The major thyroid problems are:

  • Too much thyroid hormone – known as hyperthyroidism
  • Too little thyroid hormones – known as hypothyrioidism
  • Too big a thyroid gland – known as a goitre
  • Cancer
Too much thyroid hormones- hyperthyroidism

Symptoms:

  • feels too hot
  • losing weight even with increased appetite
  • shaking of hands
  • fast heart rate or feeling a sense of heart beating very fast in the chest
  • bulging eyes
  • menstrual irregularities
  • hair loss
  • diarrhoea
  • anxious, restless, fidgety

Causes:

  • most likely secondary to antibodies against the thyroid gland causing it to produce more hormones
  • less likely – thyroid nodule that is active, gland with many nodules that are active, a central pituitary cause that is producing command hormones that tell the thyroid gland to produce more thyroid hormones

Treatment:

  • medication – in most countries this is the initial treatment eg methimazole, carbimazole or propylthiouracil
  • radioactive iodine
  • surgery – usually this is a method of last resort unless the thyroid gland is too big and is obstructing the airway or for cosmetic reasons
Too little thyroid hormones –hypothyrioidism

Symptoms:

  • slowing down
  • weight gain
  • cold intolerance
  • constipation
  • feeling tired
  • menstrual irregularities
  • hair loss
  • Causes

    • Vast majority due to thyroid antibodies that destroy the thyroid gland hence leading to a decrease in production of thyroid hormones

    Treatment

    • Appropriate replacement of the thyroid hormone
    Big thyroid – goitre

    Causes:

    • Both hyper- and hypo-thyroidism can be associated with a big thyroid
    • A nodule (lump) or multiple nodules in the thyroid
    • Rarely cancer

    Treatment:

    • First to be able to visualise the thyroid gland using an ultrasound.

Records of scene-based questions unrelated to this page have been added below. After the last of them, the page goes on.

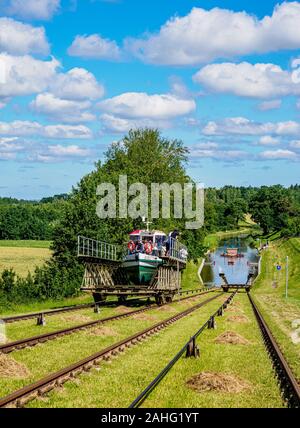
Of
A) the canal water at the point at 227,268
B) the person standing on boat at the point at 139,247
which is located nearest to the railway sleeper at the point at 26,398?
the person standing on boat at the point at 139,247

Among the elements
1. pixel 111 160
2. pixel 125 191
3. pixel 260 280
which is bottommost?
pixel 260 280

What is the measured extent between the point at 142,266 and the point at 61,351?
1901 centimetres

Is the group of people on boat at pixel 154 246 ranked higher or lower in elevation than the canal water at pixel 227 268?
higher

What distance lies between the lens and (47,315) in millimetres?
26562

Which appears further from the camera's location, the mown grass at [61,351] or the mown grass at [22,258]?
the mown grass at [22,258]

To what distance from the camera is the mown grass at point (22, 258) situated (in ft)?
299

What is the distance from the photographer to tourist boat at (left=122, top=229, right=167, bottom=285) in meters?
35.9

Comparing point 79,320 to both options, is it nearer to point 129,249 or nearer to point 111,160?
point 129,249

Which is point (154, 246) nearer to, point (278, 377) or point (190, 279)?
point (278, 377)

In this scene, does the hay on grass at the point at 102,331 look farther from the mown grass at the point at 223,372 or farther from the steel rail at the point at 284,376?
the steel rail at the point at 284,376

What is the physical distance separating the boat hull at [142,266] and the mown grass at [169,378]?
14.9m
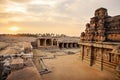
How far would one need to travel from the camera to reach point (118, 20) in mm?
12117

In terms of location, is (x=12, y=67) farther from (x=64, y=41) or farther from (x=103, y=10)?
(x=64, y=41)

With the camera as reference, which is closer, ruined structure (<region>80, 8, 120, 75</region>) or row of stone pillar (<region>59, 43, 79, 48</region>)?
ruined structure (<region>80, 8, 120, 75</region>)

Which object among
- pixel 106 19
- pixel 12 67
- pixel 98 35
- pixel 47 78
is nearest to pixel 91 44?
pixel 98 35

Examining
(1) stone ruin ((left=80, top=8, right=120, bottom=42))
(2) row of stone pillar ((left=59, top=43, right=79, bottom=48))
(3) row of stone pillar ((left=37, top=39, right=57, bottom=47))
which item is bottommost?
(2) row of stone pillar ((left=59, top=43, right=79, bottom=48))

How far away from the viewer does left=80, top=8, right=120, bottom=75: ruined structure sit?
11379mm

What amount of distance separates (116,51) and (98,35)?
4770mm

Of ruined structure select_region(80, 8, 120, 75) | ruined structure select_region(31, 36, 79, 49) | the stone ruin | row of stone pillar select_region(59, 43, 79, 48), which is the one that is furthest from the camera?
row of stone pillar select_region(59, 43, 79, 48)

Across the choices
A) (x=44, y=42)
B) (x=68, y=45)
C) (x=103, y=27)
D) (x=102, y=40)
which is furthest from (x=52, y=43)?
(x=102, y=40)

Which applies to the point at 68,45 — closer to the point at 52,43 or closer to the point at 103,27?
the point at 52,43

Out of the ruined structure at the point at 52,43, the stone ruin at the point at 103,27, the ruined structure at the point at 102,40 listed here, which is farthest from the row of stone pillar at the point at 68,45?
the stone ruin at the point at 103,27

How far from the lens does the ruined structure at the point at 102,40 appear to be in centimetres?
1138

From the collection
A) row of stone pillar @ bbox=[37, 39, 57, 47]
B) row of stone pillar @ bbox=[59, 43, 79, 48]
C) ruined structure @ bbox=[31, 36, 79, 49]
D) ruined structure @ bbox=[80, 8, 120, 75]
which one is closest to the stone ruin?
ruined structure @ bbox=[80, 8, 120, 75]

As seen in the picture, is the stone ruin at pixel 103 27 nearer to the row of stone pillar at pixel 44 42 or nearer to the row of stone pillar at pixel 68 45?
the row of stone pillar at pixel 44 42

And to see if there are any nodules. If there are, to ascertain whether they are cancerous or not – one way is by the ultrasound characteristics and the other by doing a biopsy of the thyroid nodule – this is known as fine needle aspiration cytology. A small needle (smaller than that of a needle used to take blood from patients) is inserted into the thyroid nodule and cells obtained for visualisation under the microscope.
    • If the nodules are not cancerous – options of management are discussed and will include the following:
      • Continue with monitor regularly with ultrasound
      • Removal of the lobe which the nodule is in
    • If the nodule is cancerous – see below.
    Thyroid cancer

    This is usually slow growing and might present as a nodule. For treatment of nodules see above. If cancer is proven, management is as such:

    • Removal of the whole of the thyroid gland
    • Decision made as to whether radioactive iodine is needed – this is usually done for thyroid cancers with higher risk of recurrence
    • Suppressive therapy – ie to suppress the command hormones for the thyroid gland that can also stimulate cancer cells. This is usually done by giving thyroid hormone replacements at a higher dose than normal.